'Reforms shouldn't be about getting Mugabe out'
ZIMBABWE'S constitutional law expert Prof Lovemore Madhuku says it is wrong for Zimbabwe's reform agenda to be set around getting President Robert Mugabe out of power.\r\n
And one of Zimbabwe’s political think-tanks, Dr Ibo Mandaza, says Zimbabwe is far from a worst case scenario in terms of adherence to democratic tenets.
During a roundtable discussion with representatives of selected influential SADC media in Harare on Monday, Prof Madhuku said President Mugabe was aware that the West, some media organisations and the opposition wanted him out of power as their reform agenda.
“Everything is about Mugabe getting out. And he does not want to get out. He knows people want him out. That has been the difficult part. Everything is about Mugabe getting out. It’s not what society ultimately wants. And that is the biggest mistake,” Prof Madhuku said.
He said there was need to look beyond President Mugabe and address issues that would ultimately put in a leadership people desire.
Prof Madhuku suggested that reforms should revolve around having a good constitution and devolving power from the presidency.
He said he gets irritated with the agenda of embassies such as the US where every discourse was about getting President Mugabe out of power.
“I get irritated. I don’t think we can get anywhere with such kind of reform,” he said.
Prof Madhuku said reform should be deep and genuinely engaging of all parties.

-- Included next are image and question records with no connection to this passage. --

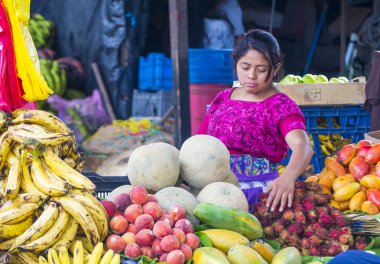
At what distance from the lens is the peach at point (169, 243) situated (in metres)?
2.39

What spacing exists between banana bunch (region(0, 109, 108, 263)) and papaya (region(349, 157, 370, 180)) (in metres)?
1.78

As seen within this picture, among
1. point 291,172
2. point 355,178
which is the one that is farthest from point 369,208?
point 291,172

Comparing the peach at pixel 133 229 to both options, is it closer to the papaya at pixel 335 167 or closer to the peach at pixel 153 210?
the peach at pixel 153 210

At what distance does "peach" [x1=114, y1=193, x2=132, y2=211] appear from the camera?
8.63 feet

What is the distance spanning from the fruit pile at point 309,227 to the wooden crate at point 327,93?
211 cm

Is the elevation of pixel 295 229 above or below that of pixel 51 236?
below

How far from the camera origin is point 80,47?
31.0 feet

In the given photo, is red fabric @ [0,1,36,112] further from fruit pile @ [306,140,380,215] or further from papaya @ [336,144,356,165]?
papaya @ [336,144,356,165]

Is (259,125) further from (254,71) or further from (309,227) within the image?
(309,227)

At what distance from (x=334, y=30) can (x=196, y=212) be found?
7896 millimetres

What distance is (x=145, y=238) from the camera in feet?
8.03

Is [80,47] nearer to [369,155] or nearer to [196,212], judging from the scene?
[369,155]

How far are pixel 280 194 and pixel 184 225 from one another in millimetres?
Result: 633

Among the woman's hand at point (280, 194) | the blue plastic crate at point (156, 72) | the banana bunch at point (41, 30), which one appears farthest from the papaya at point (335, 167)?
the banana bunch at point (41, 30)
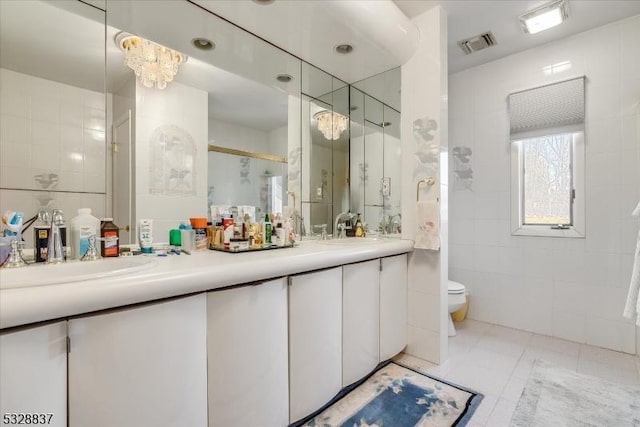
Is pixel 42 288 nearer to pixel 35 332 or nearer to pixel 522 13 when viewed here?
pixel 35 332

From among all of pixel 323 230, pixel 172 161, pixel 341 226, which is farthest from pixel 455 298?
pixel 172 161

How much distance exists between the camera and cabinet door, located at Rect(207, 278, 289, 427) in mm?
1150

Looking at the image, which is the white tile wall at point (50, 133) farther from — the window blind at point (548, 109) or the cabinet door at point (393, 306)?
the window blind at point (548, 109)

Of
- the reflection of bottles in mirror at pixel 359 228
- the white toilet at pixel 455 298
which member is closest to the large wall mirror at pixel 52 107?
the reflection of bottles in mirror at pixel 359 228

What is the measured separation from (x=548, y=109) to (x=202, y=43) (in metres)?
2.80

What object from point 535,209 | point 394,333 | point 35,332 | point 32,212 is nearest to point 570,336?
point 535,209

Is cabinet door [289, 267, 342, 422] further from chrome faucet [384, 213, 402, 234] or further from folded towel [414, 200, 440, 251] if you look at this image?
chrome faucet [384, 213, 402, 234]

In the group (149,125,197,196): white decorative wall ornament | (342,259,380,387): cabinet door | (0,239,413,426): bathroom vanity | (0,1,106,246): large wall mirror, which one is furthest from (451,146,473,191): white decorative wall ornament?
(0,1,106,246): large wall mirror

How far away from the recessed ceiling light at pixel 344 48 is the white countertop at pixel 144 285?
148 cm

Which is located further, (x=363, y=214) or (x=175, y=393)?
(x=363, y=214)

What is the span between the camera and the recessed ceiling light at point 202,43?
177 centimetres

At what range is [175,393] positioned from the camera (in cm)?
103

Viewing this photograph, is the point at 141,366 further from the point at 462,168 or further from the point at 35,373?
the point at 462,168

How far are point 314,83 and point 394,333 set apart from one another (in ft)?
6.53
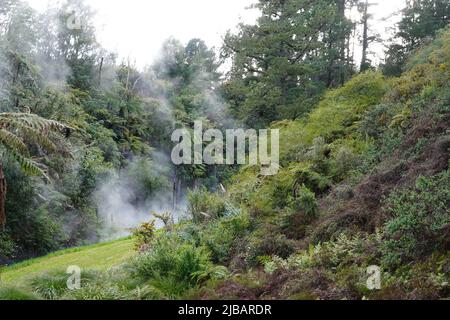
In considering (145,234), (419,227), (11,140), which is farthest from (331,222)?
(11,140)

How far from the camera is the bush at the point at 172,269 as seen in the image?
8.45m

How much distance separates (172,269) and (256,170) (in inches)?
308

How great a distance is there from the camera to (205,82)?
4250cm

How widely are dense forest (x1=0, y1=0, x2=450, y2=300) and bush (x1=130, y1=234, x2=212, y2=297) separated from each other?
29 mm

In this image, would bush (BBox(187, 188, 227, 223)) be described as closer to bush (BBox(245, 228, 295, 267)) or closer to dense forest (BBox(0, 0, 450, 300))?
dense forest (BBox(0, 0, 450, 300))

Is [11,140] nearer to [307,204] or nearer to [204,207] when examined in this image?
[204,207]

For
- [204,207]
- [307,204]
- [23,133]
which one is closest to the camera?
[23,133]

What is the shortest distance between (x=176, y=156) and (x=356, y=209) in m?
28.0

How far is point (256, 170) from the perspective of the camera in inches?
646

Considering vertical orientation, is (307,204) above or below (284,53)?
below

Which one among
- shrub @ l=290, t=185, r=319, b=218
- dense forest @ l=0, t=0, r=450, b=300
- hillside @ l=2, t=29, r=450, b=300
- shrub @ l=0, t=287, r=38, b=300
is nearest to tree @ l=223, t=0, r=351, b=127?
dense forest @ l=0, t=0, r=450, b=300

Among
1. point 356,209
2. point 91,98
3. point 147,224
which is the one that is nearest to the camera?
point 356,209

He said the opposition was playing a very irresponsible role of just ‘saying help us get Mugabe out.’
Prof Madhuku said currently, the US wanted free and fair elections in Zimbabwe without looking at the contents of the constitution which to him was a dishonest approach.
He said currently, the draft constitution provided for more powers of the President but the US was not talking about it because they were just concentrating on removing Mugabe.
Prof Madhuku said there was need to change the international perception of Zimbabwe in the SADC region.
And Dr Mandaza said despite the economic problems, Zimbabwe was far from worst case scenario in terms of democracy.
He said problems in Zimbabwe were being highlighted because of the country’s geopolitical position.
Dr Mandaza said Zimbabwe had one of the most informed societies and the resources including a resilient citizenry.
He, however, said party lines had become very blurred in Zimbabwe and the ultimate focus was to get President Mugabe out irrespective of where they were getting their support.
Dr Mandaza said if President Mugabe was out of the equation, it would be very difficult for the opposition to manage power amongst themselves.
“They have failed to assert the reform agenda,” he said.
Dr Mandaza also said even ZANU PF was dying at the hands of President Mugabe.
“It’s not the party of liberation anymore. The UNIP experience appears to be what awaits ZANU PF. Here, there will be a possible emergence of a new party of under 50s,” said Dr Mandaza.
Participants noted that the narrative of Zimbabwe was one of the most intensely contested in the world.